CLIMATE POSITIVE

A tiny tweak in California law is creating a strange thing: carbon-negative oil

A tiny tweak in California law is creating a strange thing: carbon-negative oil
Image: Carbon Engineering

There is a set of technologies, scientists say, without which the world is unlikely to avert climate crisis. These so-called “negative-emissions technologies” have been discussed by climate scientists in academic journals for many years. But now, entrepreneurs at three startups—one each in the US, Canada, and Switzerland—are vying to bring the most promising of those technologies to market. They will potentially offer the world a new set of tools to stave off climate catastrophe—a reverse gear on a car headed for the cliff.
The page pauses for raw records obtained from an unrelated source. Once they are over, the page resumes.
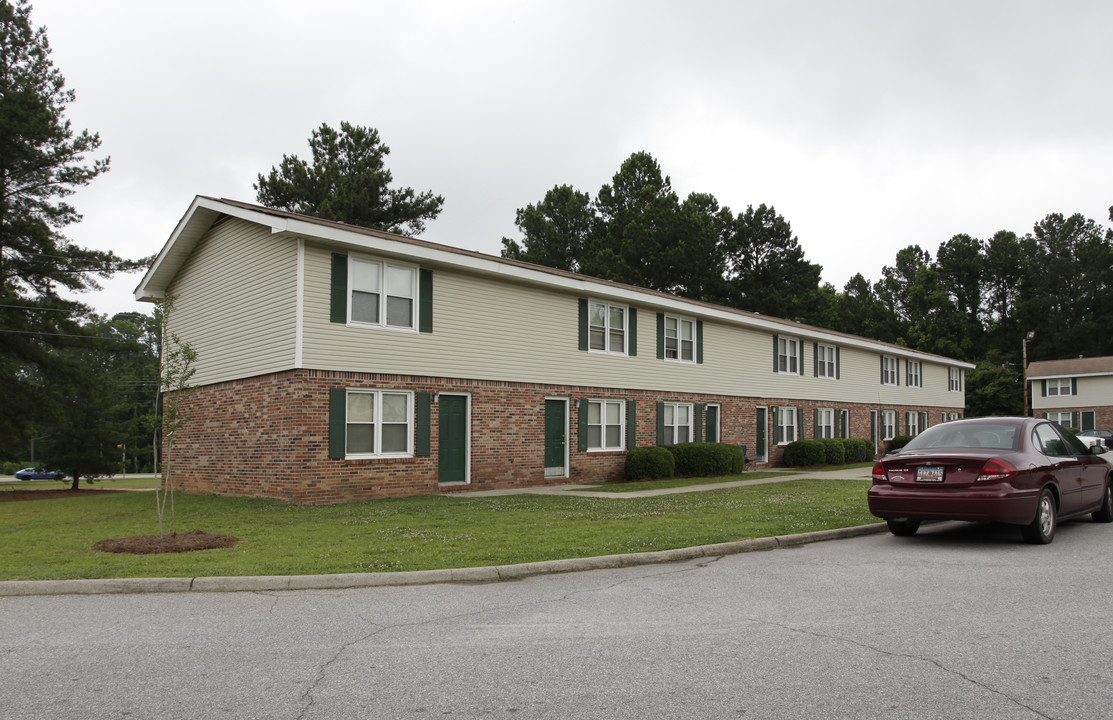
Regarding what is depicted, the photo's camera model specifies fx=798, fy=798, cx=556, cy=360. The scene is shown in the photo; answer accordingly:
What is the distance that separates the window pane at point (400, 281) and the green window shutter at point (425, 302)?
0.65ft

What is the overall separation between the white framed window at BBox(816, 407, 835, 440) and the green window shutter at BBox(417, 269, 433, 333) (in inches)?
788

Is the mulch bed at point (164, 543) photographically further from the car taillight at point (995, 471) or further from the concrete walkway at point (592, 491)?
the car taillight at point (995, 471)

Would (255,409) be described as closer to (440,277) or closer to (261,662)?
(440,277)

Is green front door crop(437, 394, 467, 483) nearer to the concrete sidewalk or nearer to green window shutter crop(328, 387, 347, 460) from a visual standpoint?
green window shutter crop(328, 387, 347, 460)

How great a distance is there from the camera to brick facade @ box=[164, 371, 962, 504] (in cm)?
1556

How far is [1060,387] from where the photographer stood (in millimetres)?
61281

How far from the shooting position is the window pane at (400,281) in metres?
17.1

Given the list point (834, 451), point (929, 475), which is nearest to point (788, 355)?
point (834, 451)

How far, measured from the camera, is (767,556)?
30.8 ft

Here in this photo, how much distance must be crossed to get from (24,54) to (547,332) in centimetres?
2095

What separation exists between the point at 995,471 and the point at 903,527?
71.0 inches

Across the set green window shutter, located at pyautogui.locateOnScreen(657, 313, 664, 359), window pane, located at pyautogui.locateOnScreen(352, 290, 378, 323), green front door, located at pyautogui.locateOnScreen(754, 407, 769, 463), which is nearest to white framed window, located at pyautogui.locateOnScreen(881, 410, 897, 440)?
green front door, located at pyautogui.locateOnScreen(754, 407, 769, 463)

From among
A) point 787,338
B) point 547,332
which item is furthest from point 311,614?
point 787,338

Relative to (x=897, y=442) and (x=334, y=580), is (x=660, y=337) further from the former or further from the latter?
(x=334, y=580)
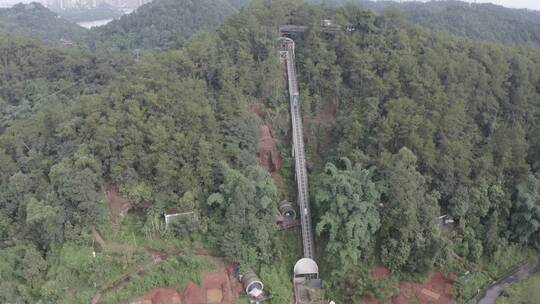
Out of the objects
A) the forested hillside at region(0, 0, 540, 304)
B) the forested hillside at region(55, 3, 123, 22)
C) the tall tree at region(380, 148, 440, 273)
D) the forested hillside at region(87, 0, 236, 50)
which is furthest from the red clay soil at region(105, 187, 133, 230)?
the forested hillside at region(55, 3, 123, 22)

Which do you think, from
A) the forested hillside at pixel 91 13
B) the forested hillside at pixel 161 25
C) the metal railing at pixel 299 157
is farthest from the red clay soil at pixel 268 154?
the forested hillside at pixel 91 13

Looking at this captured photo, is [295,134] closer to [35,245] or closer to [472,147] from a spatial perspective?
[472,147]

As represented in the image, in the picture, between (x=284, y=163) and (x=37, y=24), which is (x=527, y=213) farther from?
(x=37, y=24)

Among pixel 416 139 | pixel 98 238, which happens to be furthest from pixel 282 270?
pixel 416 139

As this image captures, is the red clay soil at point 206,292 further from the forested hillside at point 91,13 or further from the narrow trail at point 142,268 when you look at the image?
the forested hillside at point 91,13

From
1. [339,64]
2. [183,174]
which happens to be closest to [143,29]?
[339,64]
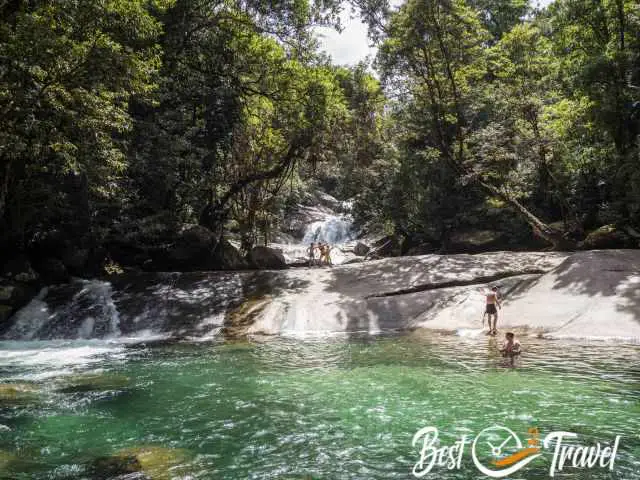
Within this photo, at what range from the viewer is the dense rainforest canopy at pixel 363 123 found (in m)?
20.8

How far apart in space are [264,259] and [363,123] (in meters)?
11.2

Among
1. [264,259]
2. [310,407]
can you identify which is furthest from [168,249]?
[310,407]

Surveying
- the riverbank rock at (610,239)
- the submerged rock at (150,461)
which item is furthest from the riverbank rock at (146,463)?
the riverbank rock at (610,239)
The startups have each been developing a technology called direct air capture. The idea is to build machines that can filter the air and capture only carbon dioxide molecules. If those molecules aren’t released into the atmosphere, the result is negative emissions. So far every startup has showed the technology works. The next hurdle is to scale the technology and lower its cost.

First out of the gate was Climeworks. In 2017, with the help of small grants from the EU, the Swiss startup installed a machine in Iceland that captured carbon dioxide from the air, mixed it with water, and injected it underground. There, thanks to geology, the gas reacted with minerals to become stone. The machine captures about 50 metric tons each year, which is the annual emissions of one household in the US—or about 10 in India.

But to hit the more ambitious climate goals set under the Paris climate agreement, annual negative emissions need to reach more than 1 billion metric tons by mid-century. That’s why an announcement made last month in Jackson Hole, Wyoming was especially interesting. Canadian startup Carbon Engineering is pairing with US oil giant Occidental Petroleum to build a plant by 2022 that will capture and bury 500,000 metric tons each year. The plant is expected to cost hundreds of millions of dollars.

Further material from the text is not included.